EXCERPT TO READ
....

The recent wave of women accusing powerful men of sexual misconduct is a welcome, if tardy, airing of grievances that have been common occurrences, and awful, for a long time. As usual, some people wish to use the movement for mischief.
The new tempest in a teaspoon from the Red Team is (alert
the media):
MERYL STREEP KNEW ABOUT HARVEY WEINSTEIN’S BEHAVIOR!!!
The trumped-up scandal is that Meryl Streep supposedly
knew all along that Harvey was doing terrible things to women, and she kept her
mouth shut about it while making many movies for Harvey and his companies. When
asked about it, she actually said that she’d heard rumors, but she had no real
information. But really, goes the innuendo, she knew! Or perhaps it was what we
in the law call, “constructive knowledge.” That’s what happens when someone
either knew something, or they should have known it. Either way, Meryl is
accused of being complicit! (That’s one
of our big new words this year. Trump’s administration is full of it.) Accused
by the right-wing meme machine.
I don’t know who got the ball rolling on this
earth-shattering revelation, but a guy named Sabo, that’s what I’m told, spread
the word with posters showing Ms. Streep and Mr. Weinstein smiling in better
moments, with Ms. Streep’s eyes covered by a bar that says, “She Knew.” The
Sabo guy is described as a “right-wing guerrilla artist.”
For anyone who has been living outside the range of
American media for the last couple of years, Harvey has been accused by
numerous women of being sexually inappropriate with them, a euphemism that
seems to cover anything from making awkward passes, or letting your hand slip
down to the woman’s ass when posing for group pictures, to forcible rape, in
the worst meanings of the words force, and rape. To hear it told, Harvey has been guilty
of this behavior over the entire range, from the almost okay to the actually
criminal, for most of his career.
People are shocked! Shocked, I say!!!
This has spread far and wide to become a thing called the
“hashtag ME TOO” movement. (#MeToo) And, you know what? I believe the women
making the accusations. In most cases by far, I believe the women. And in most
cases, I don’t think that the women are exaggerating at all, not one little
bit. It’s terrible, and it has been a problem for, well, forever. Almost any
woman that you meet could tell you a story about one or more incidents in which
a man or men did something sexual and unwanted, showed them something, or
touched them somewhere upsetting. Most women have multiple stories to tell.
It is great that this age old societal shortcoming is being
brought into the light and discussed in the open. It’s great that many of the
victimized women now feel empowered to give voice to their experience in an
attempt to both educate the public and to see the guilty receive some
punishment, or get fired, or at least get a good razzing.
The Problem
By now a long laundry list of big names has been accused
of a huge variety of acts against women, described variously as “abuse,” or
“harassment,” or “assault.” The big names are, so far, all men. Some are
accused of actual, on-the-books violent crimes, like rape. Other accusations
are often merely gross, or weird; some are disagreeable enough to make a
sensible person wonder why on earth anyone would do such a thing, like into a
potted plant, for instance.

....

(Data records)
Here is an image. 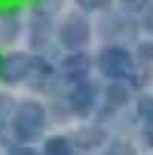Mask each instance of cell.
Here are the masks:
<instances>
[{
    "mask_svg": "<svg viewBox=\"0 0 153 155\" xmlns=\"http://www.w3.org/2000/svg\"><path fill=\"white\" fill-rule=\"evenodd\" d=\"M48 126V110L35 100H26L14 107L11 120L0 123V141L11 144H29L38 140Z\"/></svg>",
    "mask_w": 153,
    "mask_h": 155,
    "instance_id": "6da1fadb",
    "label": "cell"
},
{
    "mask_svg": "<svg viewBox=\"0 0 153 155\" xmlns=\"http://www.w3.org/2000/svg\"><path fill=\"white\" fill-rule=\"evenodd\" d=\"M97 66L103 77L113 81H132L136 74L135 58L121 45H109L97 55Z\"/></svg>",
    "mask_w": 153,
    "mask_h": 155,
    "instance_id": "7a4b0ae2",
    "label": "cell"
},
{
    "mask_svg": "<svg viewBox=\"0 0 153 155\" xmlns=\"http://www.w3.org/2000/svg\"><path fill=\"white\" fill-rule=\"evenodd\" d=\"M58 43L71 52H83L91 41V25L87 18L78 12H72L63 18L57 28Z\"/></svg>",
    "mask_w": 153,
    "mask_h": 155,
    "instance_id": "3957f363",
    "label": "cell"
},
{
    "mask_svg": "<svg viewBox=\"0 0 153 155\" xmlns=\"http://www.w3.org/2000/svg\"><path fill=\"white\" fill-rule=\"evenodd\" d=\"M34 57L20 51L0 54V81L5 84H18L32 77Z\"/></svg>",
    "mask_w": 153,
    "mask_h": 155,
    "instance_id": "277c9868",
    "label": "cell"
},
{
    "mask_svg": "<svg viewBox=\"0 0 153 155\" xmlns=\"http://www.w3.org/2000/svg\"><path fill=\"white\" fill-rule=\"evenodd\" d=\"M97 103H98V89L89 80L74 84L68 95V107L71 109V114L81 118L94 112Z\"/></svg>",
    "mask_w": 153,
    "mask_h": 155,
    "instance_id": "5b68a950",
    "label": "cell"
},
{
    "mask_svg": "<svg viewBox=\"0 0 153 155\" xmlns=\"http://www.w3.org/2000/svg\"><path fill=\"white\" fill-rule=\"evenodd\" d=\"M35 6L37 9L29 20V45L34 49H45L54 34V17L52 11L43 9L40 3Z\"/></svg>",
    "mask_w": 153,
    "mask_h": 155,
    "instance_id": "8992f818",
    "label": "cell"
},
{
    "mask_svg": "<svg viewBox=\"0 0 153 155\" xmlns=\"http://www.w3.org/2000/svg\"><path fill=\"white\" fill-rule=\"evenodd\" d=\"M91 68H92V61L87 54L71 52L60 63V75H63V78L66 81L77 84L87 80Z\"/></svg>",
    "mask_w": 153,
    "mask_h": 155,
    "instance_id": "52a82bcc",
    "label": "cell"
},
{
    "mask_svg": "<svg viewBox=\"0 0 153 155\" xmlns=\"http://www.w3.org/2000/svg\"><path fill=\"white\" fill-rule=\"evenodd\" d=\"M21 32V15L18 9L0 8V46H8Z\"/></svg>",
    "mask_w": 153,
    "mask_h": 155,
    "instance_id": "ba28073f",
    "label": "cell"
},
{
    "mask_svg": "<svg viewBox=\"0 0 153 155\" xmlns=\"http://www.w3.org/2000/svg\"><path fill=\"white\" fill-rule=\"evenodd\" d=\"M107 138V132L104 130L103 126L100 124H91V126H84L75 132V135L72 137L71 143L78 149L83 150H92L100 147Z\"/></svg>",
    "mask_w": 153,
    "mask_h": 155,
    "instance_id": "9c48e42d",
    "label": "cell"
},
{
    "mask_svg": "<svg viewBox=\"0 0 153 155\" xmlns=\"http://www.w3.org/2000/svg\"><path fill=\"white\" fill-rule=\"evenodd\" d=\"M104 103L103 107L100 109V112L104 109H107V114H115L116 110H120L121 107L127 106L132 100L130 95V89L126 86V83L121 81H113L110 83L106 89H104Z\"/></svg>",
    "mask_w": 153,
    "mask_h": 155,
    "instance_id": "30bf717a",
    "label": "cell"
},
{
    "mask_svg": "<svg viewBox=\"0 0 153 155\" xmlns=\"http://www.w3.org/2000/svg\"><path fill=\"white\" fill-rule=\"evenodd\" d=\"M43 155H74V146L69 138L54 135L46 140L43 147Z\"/></svg>",
    "mask_w": 153,
    "mask_h": 155,
    "instance_id": "8fae6325",
    "label": "cell"
},
{
    "mask_svg": "<svg viewBox=\"0 0 153 155\" xmlns=\"http://www.w3.org/2000/svg\"><path fill=\"white\" fill-rule=\"evenodd\" d=\"M6 155H40L32 146L28 144H11L8 146Z\"/></svg>",
    "mask_w": 153,
    "mask_h": 155,
    "instance_id": "7c38bea8",
    "label": "cell"
},
{
    "mask_svg": "<svg viewBox=\"0 0 153 155\" xmlns=\"http://www.w3.org/2000/svg\"><path fill=\"white\" fill-rule=\"evenodd\" d=\"M138 57L144 61H153V43L151 41H144L138 46L136 51Z\"/></svg>",
    "mask_w": 153,
    "mask_h": 155,
    "instance_id": "4fadbf2b",
    "label": "cell"
},
{
    "mask_svg": "<svg viewBox=\"0 0 153 155\" xmlns=\"http://www.w3.org/2000/svg\"><path fill=\"white\" fill-rule=\"evenodd\" d=\"M142 135H144L145 143L153 147V118L142 121Z\"/></svg>",
    "mask_w": 153,
    "mask_h": 155,
    "instance_id": "5bb4252c",
    "label": "cell"
},
{
    "mask_svg": "<svg viewBox=\"0 0 153 155\" xmlns=\"http://www.w3.org/2000/svg\"><path fill=\"white\" fill-rule=\"evenodd\" d=\"M145 26H147V29L153 34V9H150L148 12H147V17H145Z\"/></svg>",
    "mask_w": 153,
    "mask_h": 155,
    "instance_id": "9a60e30c",
    "label": "cell"
}]
</instances>
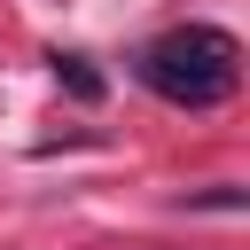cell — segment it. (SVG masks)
Segmentation results:
<instances>
[{"instance_id": "obj_1", "label": "cell", "mask_w": 250, "mask_h": 250, "mask_svg": "<svg viewBox=\"0 0 250 250\" xmlns=\"http://www.w3.org/2000/svg\"><path fill=\"white\" fill-rule=\"evenodd\" d=\"M242 78V47L219 31V23H188V31H164L148 55H141V86L180 102V109H219Z\"/></svg>"}, {"instance_id": "obj_2", "label": "cell", "mask_w": 250, "mask_h": 250, "mask_svg": "<svg viewBox=\"0 0 250 250\" xmlns=\"http://www.w3.org/2000/svg\"><path fill=\"white\" fill-rule=\"evenodd\" d=\"M55 78H62L78 102H102V70H86V55H55Z\"/></svg>"}]
</instances>
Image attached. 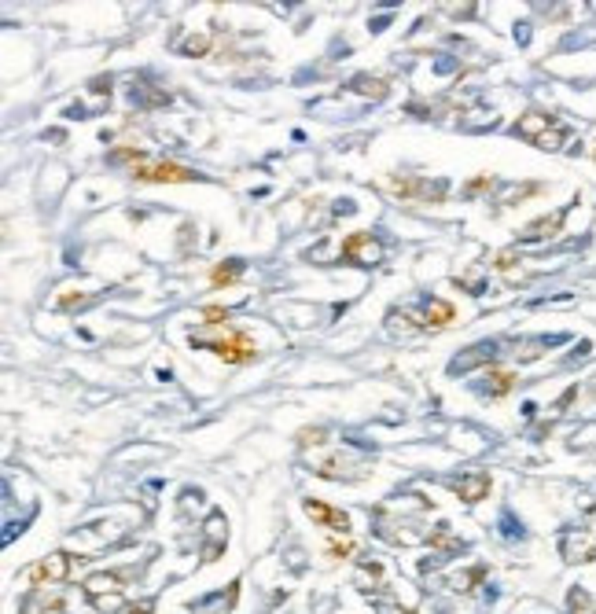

....

INSTRUCTIONS
[1] In two sentences, what does the opinion piece say?
[2] According to the opinion piece, why are victimized women now giving voice to their experience?

FINAL ANSWERS
[1] The opinion piece welcomes the wave of women accusing powerful men of sexual misconduct, says the author believes the women in most cases, and calls it great that this age-old problem is being discussed in the open. It dismisses as trumped-up a right-wing claim, spread by a man named Sabo through "She Knew" posters, that Meryl Streep knew about Harvey Weinstein's behavior, noting that she said she had heard only rumors and had no real information.

[2] They feel empowered to speak up in order to educate the public. They also want to see the guilty punished, fired, or at least given a good razzing.